_Spatial relation data_:
-=-=-

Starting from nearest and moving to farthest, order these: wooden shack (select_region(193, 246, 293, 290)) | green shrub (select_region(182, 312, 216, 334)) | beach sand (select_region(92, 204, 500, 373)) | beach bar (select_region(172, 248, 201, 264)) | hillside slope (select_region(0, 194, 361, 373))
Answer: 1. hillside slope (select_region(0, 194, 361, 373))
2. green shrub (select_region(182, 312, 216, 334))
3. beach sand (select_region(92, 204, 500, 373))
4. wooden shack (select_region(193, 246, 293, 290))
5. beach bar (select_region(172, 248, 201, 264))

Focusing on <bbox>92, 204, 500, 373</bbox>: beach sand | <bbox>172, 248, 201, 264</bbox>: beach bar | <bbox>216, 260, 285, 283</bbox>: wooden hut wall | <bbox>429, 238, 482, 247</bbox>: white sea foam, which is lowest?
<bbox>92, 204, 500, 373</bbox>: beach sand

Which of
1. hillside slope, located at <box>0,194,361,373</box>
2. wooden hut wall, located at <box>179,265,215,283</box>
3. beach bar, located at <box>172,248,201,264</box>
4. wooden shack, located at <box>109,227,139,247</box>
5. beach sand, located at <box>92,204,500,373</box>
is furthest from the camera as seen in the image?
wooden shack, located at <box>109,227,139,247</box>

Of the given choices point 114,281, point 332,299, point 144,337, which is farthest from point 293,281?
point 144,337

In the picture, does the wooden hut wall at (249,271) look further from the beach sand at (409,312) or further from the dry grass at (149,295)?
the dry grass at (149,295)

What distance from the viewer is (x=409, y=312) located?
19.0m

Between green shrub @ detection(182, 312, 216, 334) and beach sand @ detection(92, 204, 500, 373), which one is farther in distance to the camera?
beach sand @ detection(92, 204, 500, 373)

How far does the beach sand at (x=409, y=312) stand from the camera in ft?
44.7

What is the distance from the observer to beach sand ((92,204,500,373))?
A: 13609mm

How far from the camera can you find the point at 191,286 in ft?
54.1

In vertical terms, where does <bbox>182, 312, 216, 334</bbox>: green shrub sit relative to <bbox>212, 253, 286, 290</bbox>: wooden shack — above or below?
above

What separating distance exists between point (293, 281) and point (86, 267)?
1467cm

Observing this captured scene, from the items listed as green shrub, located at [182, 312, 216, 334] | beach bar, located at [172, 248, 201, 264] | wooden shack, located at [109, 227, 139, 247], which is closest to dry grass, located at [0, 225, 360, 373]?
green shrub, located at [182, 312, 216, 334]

-=-=-

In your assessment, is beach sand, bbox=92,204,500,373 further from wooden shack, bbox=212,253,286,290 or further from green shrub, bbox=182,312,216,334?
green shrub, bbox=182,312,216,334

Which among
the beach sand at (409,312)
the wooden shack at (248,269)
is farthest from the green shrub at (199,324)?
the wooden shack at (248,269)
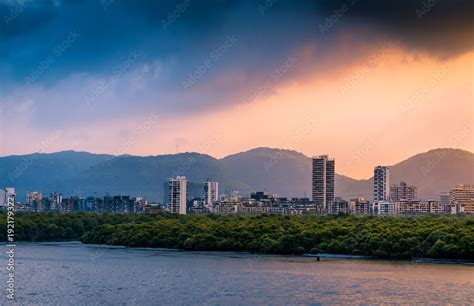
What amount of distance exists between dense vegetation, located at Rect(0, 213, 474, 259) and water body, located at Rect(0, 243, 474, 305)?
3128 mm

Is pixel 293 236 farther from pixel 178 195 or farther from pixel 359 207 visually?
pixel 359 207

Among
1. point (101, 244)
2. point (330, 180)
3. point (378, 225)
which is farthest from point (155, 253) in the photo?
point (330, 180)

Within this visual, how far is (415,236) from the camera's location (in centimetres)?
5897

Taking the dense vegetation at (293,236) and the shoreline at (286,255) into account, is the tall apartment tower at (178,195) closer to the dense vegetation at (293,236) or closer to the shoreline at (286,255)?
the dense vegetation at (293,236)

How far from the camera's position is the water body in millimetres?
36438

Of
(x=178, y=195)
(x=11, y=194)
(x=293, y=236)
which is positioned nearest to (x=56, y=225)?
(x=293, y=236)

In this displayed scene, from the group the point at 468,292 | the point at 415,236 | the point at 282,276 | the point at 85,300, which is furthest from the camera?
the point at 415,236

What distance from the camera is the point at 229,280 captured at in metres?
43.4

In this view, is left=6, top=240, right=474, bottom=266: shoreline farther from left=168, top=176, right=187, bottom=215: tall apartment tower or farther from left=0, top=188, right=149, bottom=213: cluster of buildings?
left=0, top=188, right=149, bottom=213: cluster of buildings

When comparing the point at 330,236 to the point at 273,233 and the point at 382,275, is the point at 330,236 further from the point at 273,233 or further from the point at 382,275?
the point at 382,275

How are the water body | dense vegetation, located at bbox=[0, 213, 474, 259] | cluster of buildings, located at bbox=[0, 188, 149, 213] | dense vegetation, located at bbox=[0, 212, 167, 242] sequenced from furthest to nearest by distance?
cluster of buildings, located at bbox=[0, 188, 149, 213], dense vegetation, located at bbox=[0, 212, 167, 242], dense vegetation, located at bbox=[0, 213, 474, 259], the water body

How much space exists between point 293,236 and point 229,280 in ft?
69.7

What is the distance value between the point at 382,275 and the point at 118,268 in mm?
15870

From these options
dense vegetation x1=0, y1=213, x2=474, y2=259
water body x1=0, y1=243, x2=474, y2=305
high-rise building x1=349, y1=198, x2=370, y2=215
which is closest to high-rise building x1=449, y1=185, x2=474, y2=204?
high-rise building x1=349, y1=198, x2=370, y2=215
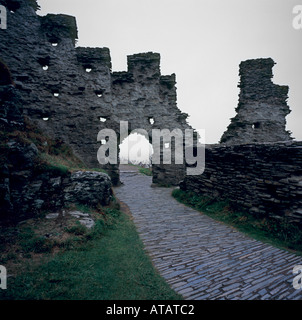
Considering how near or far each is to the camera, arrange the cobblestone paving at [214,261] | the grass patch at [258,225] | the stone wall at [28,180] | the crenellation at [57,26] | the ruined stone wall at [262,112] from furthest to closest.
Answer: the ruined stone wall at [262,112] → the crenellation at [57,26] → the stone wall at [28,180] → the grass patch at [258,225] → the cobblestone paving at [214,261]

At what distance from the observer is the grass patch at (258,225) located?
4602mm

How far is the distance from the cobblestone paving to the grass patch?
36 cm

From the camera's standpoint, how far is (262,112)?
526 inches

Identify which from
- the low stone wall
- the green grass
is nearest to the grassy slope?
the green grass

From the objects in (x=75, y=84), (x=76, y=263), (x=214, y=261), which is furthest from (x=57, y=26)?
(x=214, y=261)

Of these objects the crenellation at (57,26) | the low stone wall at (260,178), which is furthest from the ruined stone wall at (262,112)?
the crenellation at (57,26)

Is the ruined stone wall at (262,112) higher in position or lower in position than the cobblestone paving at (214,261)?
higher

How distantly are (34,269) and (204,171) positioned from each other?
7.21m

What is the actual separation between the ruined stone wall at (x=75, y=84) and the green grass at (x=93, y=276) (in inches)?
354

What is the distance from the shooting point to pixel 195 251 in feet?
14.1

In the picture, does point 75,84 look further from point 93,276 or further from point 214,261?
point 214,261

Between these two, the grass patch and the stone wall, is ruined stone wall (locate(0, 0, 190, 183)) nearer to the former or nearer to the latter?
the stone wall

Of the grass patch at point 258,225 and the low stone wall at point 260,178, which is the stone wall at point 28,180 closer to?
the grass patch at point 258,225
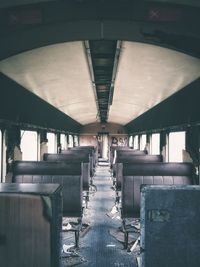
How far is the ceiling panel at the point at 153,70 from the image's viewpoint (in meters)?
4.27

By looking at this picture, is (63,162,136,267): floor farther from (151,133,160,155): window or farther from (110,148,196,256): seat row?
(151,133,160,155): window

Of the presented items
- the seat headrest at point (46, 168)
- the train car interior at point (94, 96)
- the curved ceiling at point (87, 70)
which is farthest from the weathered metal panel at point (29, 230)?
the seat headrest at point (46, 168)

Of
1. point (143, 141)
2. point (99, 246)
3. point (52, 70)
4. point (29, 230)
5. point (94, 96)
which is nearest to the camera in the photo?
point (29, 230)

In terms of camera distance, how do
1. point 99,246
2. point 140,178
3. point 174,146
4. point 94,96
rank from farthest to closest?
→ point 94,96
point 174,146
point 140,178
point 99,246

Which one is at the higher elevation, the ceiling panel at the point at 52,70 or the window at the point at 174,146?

-=-=-

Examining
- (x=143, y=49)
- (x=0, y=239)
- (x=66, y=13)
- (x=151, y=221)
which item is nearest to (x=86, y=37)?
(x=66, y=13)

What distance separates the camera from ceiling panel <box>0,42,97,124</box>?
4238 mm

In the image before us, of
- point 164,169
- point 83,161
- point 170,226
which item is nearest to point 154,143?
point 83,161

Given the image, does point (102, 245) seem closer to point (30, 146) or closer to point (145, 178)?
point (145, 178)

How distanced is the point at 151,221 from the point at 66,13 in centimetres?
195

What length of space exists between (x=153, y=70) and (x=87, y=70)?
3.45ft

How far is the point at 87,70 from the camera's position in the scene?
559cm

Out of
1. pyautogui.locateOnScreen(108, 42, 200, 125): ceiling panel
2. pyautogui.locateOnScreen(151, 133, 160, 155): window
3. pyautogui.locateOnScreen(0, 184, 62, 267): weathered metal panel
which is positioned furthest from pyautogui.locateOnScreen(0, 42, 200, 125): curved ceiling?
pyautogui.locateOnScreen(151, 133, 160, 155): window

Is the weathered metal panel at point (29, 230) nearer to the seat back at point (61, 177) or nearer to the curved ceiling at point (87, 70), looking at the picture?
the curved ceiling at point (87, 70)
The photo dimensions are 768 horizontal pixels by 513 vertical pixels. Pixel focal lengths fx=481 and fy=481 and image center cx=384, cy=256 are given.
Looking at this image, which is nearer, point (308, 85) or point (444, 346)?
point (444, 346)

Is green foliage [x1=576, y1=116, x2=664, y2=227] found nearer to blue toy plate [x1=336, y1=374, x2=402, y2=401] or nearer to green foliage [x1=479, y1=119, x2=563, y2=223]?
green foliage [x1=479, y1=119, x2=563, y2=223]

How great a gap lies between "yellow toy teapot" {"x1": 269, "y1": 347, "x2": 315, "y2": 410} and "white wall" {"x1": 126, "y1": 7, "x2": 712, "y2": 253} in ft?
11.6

-=-=-

_What needs to be done_: Pick out and copy every line of the records above that contains the word "nearest". Case counts.

_The completed task_:
Starting from nearest and moving to farthest, order these: wooden shack (select_region(193, 246, 293, 290)) | green shrub (select_region(182, 312, 216, 334)) | beach sand (select_region(92, 204, 500, 373)) | beach bar (select_region(172, 248, 201, 264)) | hillside slope (select_region(0, 194, 361, 373))
which is positioned nearest to (x=56, y=225)?
How are the water body | dense vegetation, located at bbox=[0, 213, 474, 259] | cluster of buildings, located at bbox=[0, 188, 149, 213] | dense vegetation, located at bbox=[0, 212, 167, 242] sequenced from furthest to nearest by distance?
is nearest to the grassy slope?
which is nearest to the camera in the photo?
which item is nearest to (x=86, y=37)?
which item is nearest to point 154,143?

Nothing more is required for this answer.